For my Gone Bad series, I use the rich historical setting of North Texas and Indian Territory (Oklahoma). In the mid-1880s, this area was still the Wild West with a toe-hold on civilization and a boot-full of independent outlaws, cowboys, Indians, farmers, ranchers, and small town folks. Deputy U.S. Marshals, Indian Lighthorsemen, and Texas Rangers fought a valiant, often losing, battle to keep the peace.

How did you get the idea for your Gone Bad Series?

"G.T.T." was once widely known to mean "Gone to Texas." Those letters were frequently found scrawled on doors in the South, Midwest, and East. The inscription was common enough that most folks knew when they saw "G.T.T." that their friend, enemy, or loved one had disappeared into the wilds of Texas. People who left that inscription sometimes got out one step ahead of the law or creditors. Some couldn't stand the confines of civilization any longer. Others wanted to build a new life. For whatever reason, these folks were simply gone and many of them gone bad. That interesting concept led to the title for my Gone Bad Series.

What sort of research goes into writing your novels?
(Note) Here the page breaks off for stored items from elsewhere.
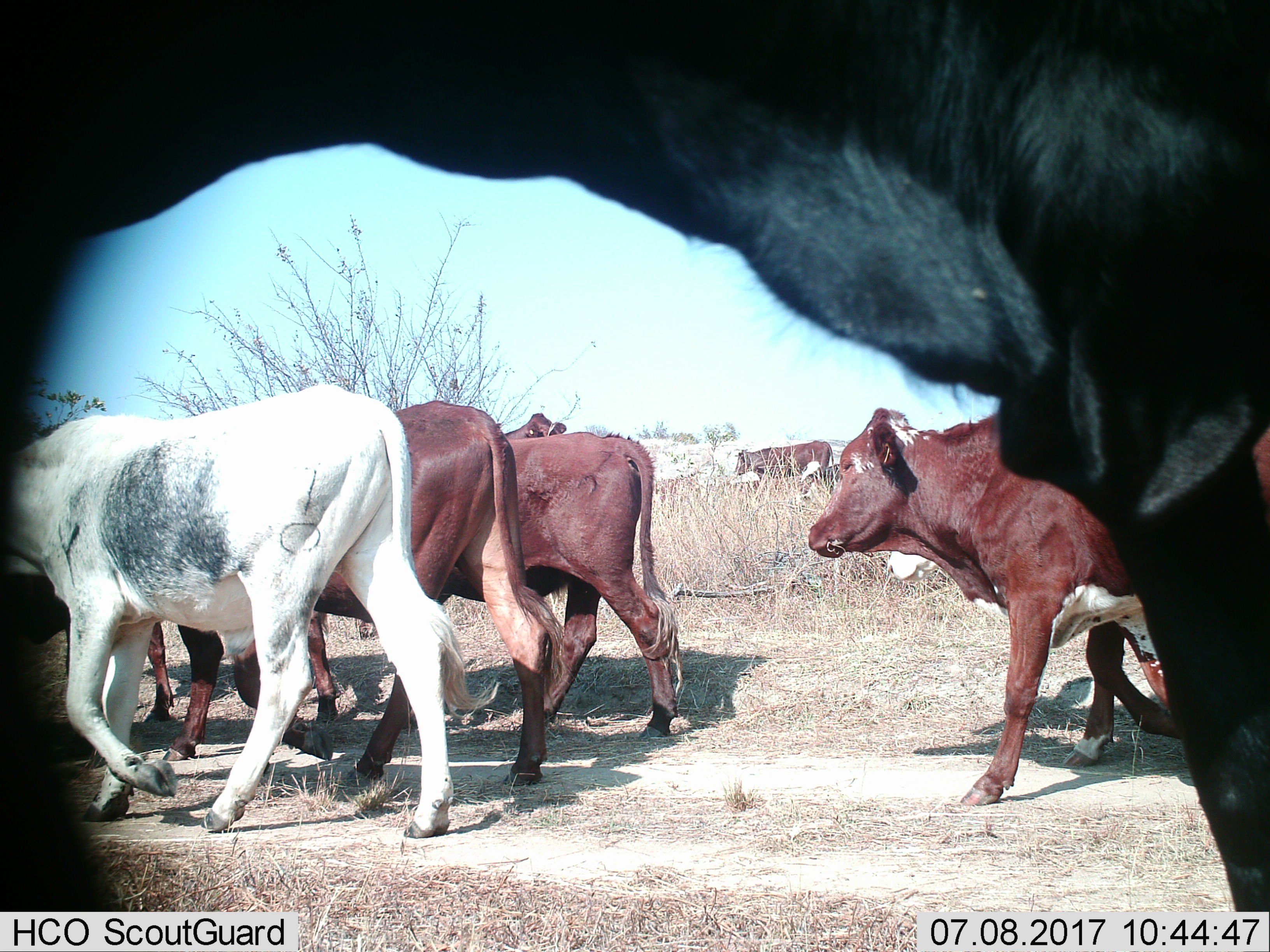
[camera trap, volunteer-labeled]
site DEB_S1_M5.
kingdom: Animalia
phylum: Chordata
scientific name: Vertebrata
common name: domestic animal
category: domesticanimal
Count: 9.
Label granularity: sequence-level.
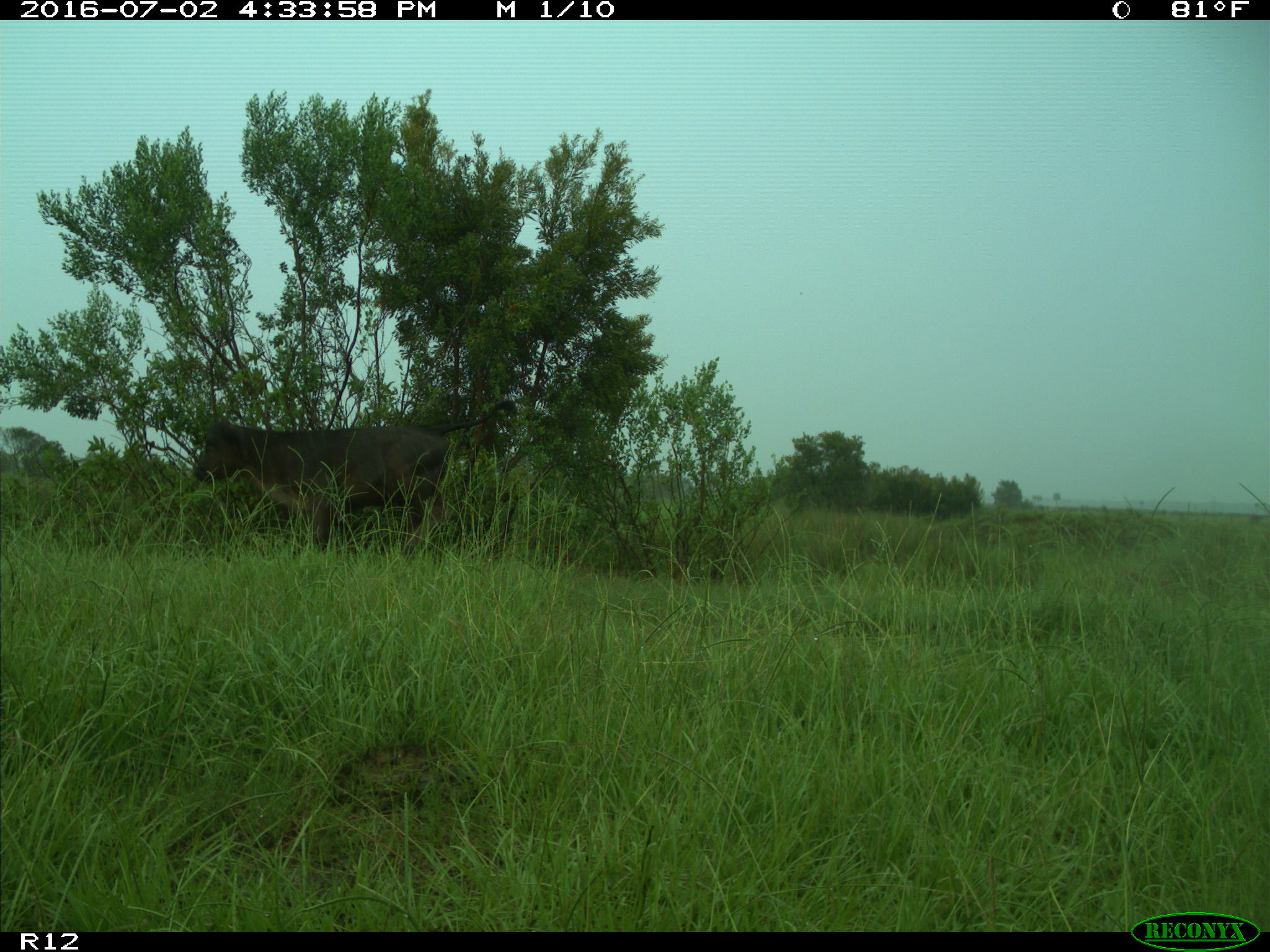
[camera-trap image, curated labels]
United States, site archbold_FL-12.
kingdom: Animalia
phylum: Chordata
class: Mammalia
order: Artiodactyla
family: Bovidae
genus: Bos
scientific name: Bos taurus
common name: domestic cow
Bos taurus (domestic cow).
First, I have a library filled with wonderful research books I rely on for accuracy. Second, I use the resources of the Internet, especially for photographs of locales, maps, clothes, buildings, etc. Third, I interview people, recording history, myths, and memories. Fourth, I use the stories and legends handed down in my family.

As an example, I went to Spiro Mounds in the northeast corner of Oklahoma on December 21, 2012 to experience the Winter Solstice, the shortest day of the year. Ancestors of the Caddo Confederacies would have celebrated in the plaza with ceremonies, dances, and feasts to welcome the astronomically correct turning of the Medicine Wheel to longer days. Spiro was once a huge, important city of traders, farmers, craftspeople, nobility, and priests with burial mounds that are still with us today. For descriptive scenes in Bride Gone Bad, I took notes and photographs on the guided tour.

Why did you decide to add paranormal elements in your historical romances?

My research revealed interest in the paranormal, such as séances, was very much a part of society at that time. Native American mysticism was still practiced in tribal life and culture, and folks venturing out into a wild land counted on luck. Any type of gift, even if not completely understandable, that helped folks cope with life was valuable.

In Lady Gone Bad, Sharlot hears danger warnings in her head. In Angel Gone Bad, Crystabelle is a card reader. In Bride Gone Bad, Tempest speaks with ghosts. All these gifts help the heroines, and their heroes, survive in dangerous situations and achieve their goals.